Maryland confident it can impose topless laws
Maryland’s top lawyer on Thursday waded into the controversy over topless sunbathing at the beach, telling state and local officials they are likely on solid legal ground if they want to ban women from baring their breasts in public.
The office of Maryland Attorney General Brian Frosh said “prohibiting women from exposing their breast in public while allowing men to do so under the same circumstances does not violate the federal or state Constitution.”
The brief opinion comes less than a week after Ocean City Council held an emergency meeting to pass a public nudity ban. The family-friendly beach has never been a destination for topless sunbathing. But the popular vacation spot was thrust into a debate about gender equity after a local female resident lobbied officials to go shirtless.
Chelsea Covington, a self-described “topfreedom” advocate, had argued for “equality under the law” in a legal brief submitted to state and city officials that said if men can go barechested in public, women can, too. She argued that allowing women to be barebreasted in public is not indecent or lewd.

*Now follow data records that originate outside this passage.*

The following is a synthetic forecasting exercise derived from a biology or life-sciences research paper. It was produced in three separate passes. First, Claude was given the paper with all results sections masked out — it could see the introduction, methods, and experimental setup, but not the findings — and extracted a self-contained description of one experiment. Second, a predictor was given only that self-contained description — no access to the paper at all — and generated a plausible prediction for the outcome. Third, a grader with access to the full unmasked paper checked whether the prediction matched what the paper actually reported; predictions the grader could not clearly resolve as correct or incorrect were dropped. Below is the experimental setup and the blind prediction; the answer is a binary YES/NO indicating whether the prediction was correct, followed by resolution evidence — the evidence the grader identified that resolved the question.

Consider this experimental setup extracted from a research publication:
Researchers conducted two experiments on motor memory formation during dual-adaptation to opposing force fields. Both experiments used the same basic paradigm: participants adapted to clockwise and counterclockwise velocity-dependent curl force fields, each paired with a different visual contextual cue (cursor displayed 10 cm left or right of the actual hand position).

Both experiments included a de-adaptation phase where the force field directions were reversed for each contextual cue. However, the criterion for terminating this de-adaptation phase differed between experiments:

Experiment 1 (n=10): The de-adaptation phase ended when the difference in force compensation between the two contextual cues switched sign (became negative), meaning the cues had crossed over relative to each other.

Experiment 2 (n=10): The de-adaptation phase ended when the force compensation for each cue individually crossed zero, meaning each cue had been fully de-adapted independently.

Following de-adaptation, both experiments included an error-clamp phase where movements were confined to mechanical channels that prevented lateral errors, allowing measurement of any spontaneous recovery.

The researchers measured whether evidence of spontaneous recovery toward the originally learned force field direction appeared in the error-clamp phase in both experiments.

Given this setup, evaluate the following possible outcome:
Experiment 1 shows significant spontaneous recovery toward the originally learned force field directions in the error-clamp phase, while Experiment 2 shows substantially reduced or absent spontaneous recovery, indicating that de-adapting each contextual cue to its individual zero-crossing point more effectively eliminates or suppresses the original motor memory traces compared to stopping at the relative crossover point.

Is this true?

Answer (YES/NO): NO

Last August, Worcester County State’s Attorney Beau Oglesby asked the attorney general’s office for guidance on the state’s indecent exposure laws and how the rules would apply to women who want to go topless in public.
Ocean City officials said they were “delighted” by the legal advice from the Maryland attorney general’s office that will have statewide implications.
“We have a responsibility to protect the rights of thousands of families who visit our beach and Boardwalk each summer season, and the letter of advice agreed with our position,” Mayor Rick Meehan said.
Maryland law is not entirely clear when it comes to the question of whether women are expressly prohibited from bearing their breasts in public, saying “a person convicted of indecent exposure is guilty of a misdemeanour and is subject to imprisonment not exceeding 3 years or a fine not exceeding $1,000 or both.”
No Maryland appellate court has addressed the specific issue of toplessness.
State and local indecent exposure laws, however, do not apply to breastfeeding women, who have a right to do so in public.
While Ocean City officials waited for word from the attorney general’s office this month, they directed the beach patrol not to confront bare-chested women or ask them to cover up. Beach patrol employees were told to document complaints about topless bathers by filling out “minor incident” forms, but were specifically told not to “approach the topless woman, even if requested to do so by the complainant or other beach patrons.”
In response to public concern, however, Ocean City officials decided to act first last Saturday to make clear the local beach was not going topless. In the emergency meeting, the city council approved an ordinance that makes public nudity a municipal infraction punishable by a fine of $1,000 and once again enforceable by the local beach patrol.
WE HAVE A RESPONSIBILITY TO PROTECT THE RIGHTS OF THOUSANDS OF FAMILIES.